General pi attenuator from first principles

First we have to explain to sagemath what a pi-network looks like: namely, how to calculate the impedance that the source and load will see. This allows us to express the “source/load impedance must match” criteria.

Then we need a couple of helpers to let figure out what the power through the load will be.
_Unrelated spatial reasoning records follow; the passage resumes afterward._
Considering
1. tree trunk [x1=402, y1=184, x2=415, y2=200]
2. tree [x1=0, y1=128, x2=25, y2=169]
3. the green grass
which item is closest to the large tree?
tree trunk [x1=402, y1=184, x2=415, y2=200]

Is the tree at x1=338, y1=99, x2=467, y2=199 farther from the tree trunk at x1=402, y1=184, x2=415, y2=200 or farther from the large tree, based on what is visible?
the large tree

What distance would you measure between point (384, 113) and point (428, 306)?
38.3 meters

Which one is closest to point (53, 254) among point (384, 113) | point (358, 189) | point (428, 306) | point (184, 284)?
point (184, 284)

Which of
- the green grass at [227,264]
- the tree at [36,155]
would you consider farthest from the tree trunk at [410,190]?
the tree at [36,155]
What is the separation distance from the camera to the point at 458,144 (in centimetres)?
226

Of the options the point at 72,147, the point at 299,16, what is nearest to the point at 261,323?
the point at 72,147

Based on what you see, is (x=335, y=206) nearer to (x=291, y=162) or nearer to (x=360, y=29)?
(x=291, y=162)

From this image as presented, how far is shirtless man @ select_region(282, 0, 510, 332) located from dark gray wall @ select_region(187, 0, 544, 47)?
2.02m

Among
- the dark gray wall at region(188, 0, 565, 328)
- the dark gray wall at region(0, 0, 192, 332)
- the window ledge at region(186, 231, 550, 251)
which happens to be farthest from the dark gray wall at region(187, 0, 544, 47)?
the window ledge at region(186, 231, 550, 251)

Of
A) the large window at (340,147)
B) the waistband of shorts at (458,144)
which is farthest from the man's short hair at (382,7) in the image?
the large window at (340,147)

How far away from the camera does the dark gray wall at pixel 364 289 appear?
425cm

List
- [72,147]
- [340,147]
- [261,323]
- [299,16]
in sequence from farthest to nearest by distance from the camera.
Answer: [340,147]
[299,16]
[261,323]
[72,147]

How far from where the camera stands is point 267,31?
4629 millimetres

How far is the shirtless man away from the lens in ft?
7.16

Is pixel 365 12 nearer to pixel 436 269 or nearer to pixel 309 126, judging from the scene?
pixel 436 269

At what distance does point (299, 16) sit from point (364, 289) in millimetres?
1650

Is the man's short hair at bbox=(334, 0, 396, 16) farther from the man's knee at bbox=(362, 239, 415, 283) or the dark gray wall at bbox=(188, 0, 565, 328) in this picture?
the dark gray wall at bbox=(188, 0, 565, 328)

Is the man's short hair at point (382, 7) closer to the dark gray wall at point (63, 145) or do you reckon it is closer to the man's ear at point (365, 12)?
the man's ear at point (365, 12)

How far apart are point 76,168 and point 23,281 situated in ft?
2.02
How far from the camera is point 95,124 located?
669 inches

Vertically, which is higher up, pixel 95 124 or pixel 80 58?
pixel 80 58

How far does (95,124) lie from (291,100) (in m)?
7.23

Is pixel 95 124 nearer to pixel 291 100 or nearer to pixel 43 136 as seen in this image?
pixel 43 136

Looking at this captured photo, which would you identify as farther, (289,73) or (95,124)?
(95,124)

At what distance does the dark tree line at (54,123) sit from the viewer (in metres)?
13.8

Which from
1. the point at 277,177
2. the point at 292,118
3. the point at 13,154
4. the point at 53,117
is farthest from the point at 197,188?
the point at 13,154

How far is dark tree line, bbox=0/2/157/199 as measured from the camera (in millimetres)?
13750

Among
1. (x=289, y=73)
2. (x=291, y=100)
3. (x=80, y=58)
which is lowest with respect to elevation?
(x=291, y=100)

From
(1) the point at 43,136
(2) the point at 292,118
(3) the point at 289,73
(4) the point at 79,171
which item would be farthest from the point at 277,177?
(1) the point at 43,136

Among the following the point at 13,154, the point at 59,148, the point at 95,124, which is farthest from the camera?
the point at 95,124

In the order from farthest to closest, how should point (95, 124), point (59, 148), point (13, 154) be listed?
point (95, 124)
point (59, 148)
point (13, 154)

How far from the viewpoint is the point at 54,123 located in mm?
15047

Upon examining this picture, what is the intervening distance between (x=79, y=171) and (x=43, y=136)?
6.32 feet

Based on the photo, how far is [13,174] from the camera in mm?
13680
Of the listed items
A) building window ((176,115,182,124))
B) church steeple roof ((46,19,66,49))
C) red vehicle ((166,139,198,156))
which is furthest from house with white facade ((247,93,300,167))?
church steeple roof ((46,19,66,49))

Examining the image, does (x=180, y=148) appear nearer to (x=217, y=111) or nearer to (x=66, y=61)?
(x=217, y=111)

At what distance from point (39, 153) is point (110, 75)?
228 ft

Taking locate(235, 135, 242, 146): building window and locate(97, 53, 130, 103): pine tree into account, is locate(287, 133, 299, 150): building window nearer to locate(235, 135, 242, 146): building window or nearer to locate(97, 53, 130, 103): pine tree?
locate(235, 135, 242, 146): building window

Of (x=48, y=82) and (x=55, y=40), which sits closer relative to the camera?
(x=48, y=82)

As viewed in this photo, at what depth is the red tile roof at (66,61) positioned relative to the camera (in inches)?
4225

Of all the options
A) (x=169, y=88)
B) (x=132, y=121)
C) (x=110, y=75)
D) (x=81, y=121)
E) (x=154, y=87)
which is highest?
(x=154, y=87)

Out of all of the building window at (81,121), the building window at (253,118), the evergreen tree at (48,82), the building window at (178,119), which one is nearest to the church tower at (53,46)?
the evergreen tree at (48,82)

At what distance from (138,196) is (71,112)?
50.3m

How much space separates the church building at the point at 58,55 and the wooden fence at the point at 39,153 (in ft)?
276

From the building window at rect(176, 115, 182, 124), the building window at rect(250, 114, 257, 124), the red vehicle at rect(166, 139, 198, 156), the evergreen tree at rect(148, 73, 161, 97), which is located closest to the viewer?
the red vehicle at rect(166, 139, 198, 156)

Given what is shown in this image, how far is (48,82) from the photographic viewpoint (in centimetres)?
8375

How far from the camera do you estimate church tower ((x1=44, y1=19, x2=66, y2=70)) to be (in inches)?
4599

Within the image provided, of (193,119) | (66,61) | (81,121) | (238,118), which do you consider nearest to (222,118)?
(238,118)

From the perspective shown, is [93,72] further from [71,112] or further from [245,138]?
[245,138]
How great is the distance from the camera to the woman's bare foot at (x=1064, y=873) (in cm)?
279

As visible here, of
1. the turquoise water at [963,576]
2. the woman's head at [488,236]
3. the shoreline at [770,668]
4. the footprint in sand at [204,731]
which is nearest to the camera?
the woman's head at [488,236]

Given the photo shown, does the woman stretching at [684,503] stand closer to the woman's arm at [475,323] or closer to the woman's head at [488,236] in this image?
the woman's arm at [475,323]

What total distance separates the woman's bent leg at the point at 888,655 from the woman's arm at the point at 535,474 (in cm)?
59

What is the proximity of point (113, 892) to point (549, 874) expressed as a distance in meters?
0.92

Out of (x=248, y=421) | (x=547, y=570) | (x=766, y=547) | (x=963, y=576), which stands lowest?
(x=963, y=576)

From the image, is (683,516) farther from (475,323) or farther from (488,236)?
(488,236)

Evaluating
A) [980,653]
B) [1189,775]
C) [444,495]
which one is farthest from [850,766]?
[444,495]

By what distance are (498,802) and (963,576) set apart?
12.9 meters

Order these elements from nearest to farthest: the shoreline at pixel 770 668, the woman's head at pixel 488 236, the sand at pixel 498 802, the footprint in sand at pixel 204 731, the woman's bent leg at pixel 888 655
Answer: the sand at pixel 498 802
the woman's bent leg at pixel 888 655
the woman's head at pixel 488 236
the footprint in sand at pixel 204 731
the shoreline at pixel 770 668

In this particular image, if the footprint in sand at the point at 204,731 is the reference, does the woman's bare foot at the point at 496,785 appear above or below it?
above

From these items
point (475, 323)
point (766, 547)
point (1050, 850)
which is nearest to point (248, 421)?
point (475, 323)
This allows us to express the attenuation (ie. the ratio between source power and load power).

# Impedance of a general pi-network (a=shunt, b=series, c=shunt), as seen from the source
rpi_src(zload,a,b,c) = rpar(a,rser(b,rpar(zload,c)))

# Impedance of a general pi network, as seen from the load
rpi_load(zsrc,a,b,c) = rpar(c,rser(b,rpar(zsrc,a)))

# If you have [v] volts across  a potential divider consisting of resistor [a] on top, [b] below, connected to [load], what voltage does the load see?
pd_vout(v, a, b, load) = v * rpar(b,load) / rser(a,rpar(b,load))

# What's the power through a resistor [r] with [v] volts across it
power(v,r) = v**2 / r

pa = var('pa') # power attenuation

# source/load impedances must match, and power
# over load and source must match attenuation
pi_eqns = [ 
    rpi_src(zload,a,b,c)==zsrc, 
    rpi_load(zsrc,a,b,c)==zload, 
    (power(pd_vout(v,b,c,zload), zload)) / power(v,zsrc) == pa  ]

# Design a -3dB attenuator for 50ohm source and 50ohm load
soln = solve( pi_eqns + [
    zload == 50, 
    zsrc == 50, 
    pa == 1/2, # power attenuation is half, ie. 3dB
    # we want the load-impedance seen by the source 
    # to match the source impedance and vice-versa
    ],
    a,b,c,pa,zload,zsrc,solution_dict=True)

soln
{a: -100*sqrt(2) + 150,  # 291ohm
 b: -25/2*sqrt(2),       # 17.7ohm
 c: -100*sqrt(2) + 150,  # 291ohm
 pa: 1/2,
 zload: 50,
 zsrc: 50},

So now we know what values our resistors need to be! Interestingly, A and C turn out to be the same value (this happens whenever source and load impedance match) but we did not have to bake in this as a special case .. it just falls out of the equations.

Since we’re using an equation solver, we can use the same setup to find out what the attenuation would be for given resistor values. Here we provide values for a/b/c resistors but omit zload, zsrc and the pa (power attenuation) and the equation solver figures them out.

soln = solve(pi_eqns + [
    a == -100*sqrt(2) + 150,
    b == -25/2*sqrt(2),
    c == -100*sqrt(2) + 150],
    a,b,c,pa,zload,zsrc,solution_dict=True)
soln
  pa: 1/2, # ie. power is halved
  zload: 50,
  zsrc: 50

And if we pick some random values for a/b/c, we can see the consequences for the impedance and the power attenuation:

soln = solve( pi_eqns + [
    a == 10,
    b == 20,
    c == 30],
    a,b,c,pa,zload,zsrc,solution_dict=True)
{a: 10,
  b: 20,
  c: 30,
  pa: -4*sqrt(5) + 9,  # ie. 0.0557280900008408
  zload: 6*sqrt(5),    # ie. 13.4164078649987
  zsrc: 10/3*sqrt(5)}, # ie. 7.45355992499930

So if you ever need an 18x power attenuation for your 13.4ohm source and 7.45ohm load, you’re in luck!